Burke’s suit is significant in several ways, regardless of its outcome.
First, it challenges the media companies who protect the anonymity of people who are using their message boards to commit libel. The right to free speech is sacrosanct, but it doesn’t impart the right to spread lies about individuals, much less to profit from hosting that kind of libel.
Second, the suit is a symbolic stand against the idea that anything goes on the Web, and that basic standards of law, not to mention decency, can be flouted without consequence. We have grown so accustomed to the constant torrent of snark and vitriol that issues forth on the Web each day that they are becoming normalized. Reasonable people have become resigned to casual viciousness. Haters gonna hate, we shrug. But the only way it changes is to stop shrugging and to start demanding action.

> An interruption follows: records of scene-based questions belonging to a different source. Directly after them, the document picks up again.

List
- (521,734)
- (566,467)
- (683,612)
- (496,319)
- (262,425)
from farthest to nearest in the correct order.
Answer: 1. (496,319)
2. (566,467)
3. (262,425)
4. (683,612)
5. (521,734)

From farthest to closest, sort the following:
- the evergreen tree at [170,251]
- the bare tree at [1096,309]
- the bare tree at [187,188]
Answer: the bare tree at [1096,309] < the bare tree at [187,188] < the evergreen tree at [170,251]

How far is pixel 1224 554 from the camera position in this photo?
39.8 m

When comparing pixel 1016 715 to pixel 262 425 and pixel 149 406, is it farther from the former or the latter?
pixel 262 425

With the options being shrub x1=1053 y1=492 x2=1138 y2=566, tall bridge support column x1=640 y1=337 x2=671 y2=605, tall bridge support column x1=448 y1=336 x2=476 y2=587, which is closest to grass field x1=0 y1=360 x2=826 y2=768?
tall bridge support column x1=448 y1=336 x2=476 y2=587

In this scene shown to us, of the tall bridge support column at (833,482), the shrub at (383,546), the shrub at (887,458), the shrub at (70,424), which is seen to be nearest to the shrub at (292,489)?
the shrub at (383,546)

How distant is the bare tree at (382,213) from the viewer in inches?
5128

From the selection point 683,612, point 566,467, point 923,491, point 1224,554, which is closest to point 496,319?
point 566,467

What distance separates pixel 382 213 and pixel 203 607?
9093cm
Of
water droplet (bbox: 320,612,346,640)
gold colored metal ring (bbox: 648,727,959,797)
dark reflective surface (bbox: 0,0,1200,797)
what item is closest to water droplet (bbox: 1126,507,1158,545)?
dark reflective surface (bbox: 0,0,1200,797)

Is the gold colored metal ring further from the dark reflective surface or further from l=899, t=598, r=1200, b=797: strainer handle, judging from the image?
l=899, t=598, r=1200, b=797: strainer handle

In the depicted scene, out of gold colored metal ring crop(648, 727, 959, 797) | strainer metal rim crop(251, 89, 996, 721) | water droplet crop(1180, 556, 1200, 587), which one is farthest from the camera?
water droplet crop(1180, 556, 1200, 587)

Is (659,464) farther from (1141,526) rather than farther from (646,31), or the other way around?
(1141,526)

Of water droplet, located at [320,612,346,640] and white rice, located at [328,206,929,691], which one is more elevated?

In this month’s Esquire, Stephen Marche argues persuasively that we are at the beginning of a backlash against this culture of unchecked cruelty. He believes that high-profile cases of bullying on the Web are triggering a popular movement toward more civility online. I hope he’s right. But I think lawsuits like Burke’s might be an important step in that process.
For the record, Burke is not a friend of mine. I’ve met him only once, and he made it very clear that he objected to an appraisal of his work and his team that had been published in this magazine. Nonetheless, I hope he succeeds. I hope he unmasks the people who smeared him and others while hiding in the smug safety of an anonymous message board. And I hope they’re made to pay for the damage they did.
More than that, though, I hope reasonable people will eventually decide it’s unacceptable to do that kind of thing in the first place.
Steve Maich is the Publisher and Editor-In-Chief of Sportsnet Magazine.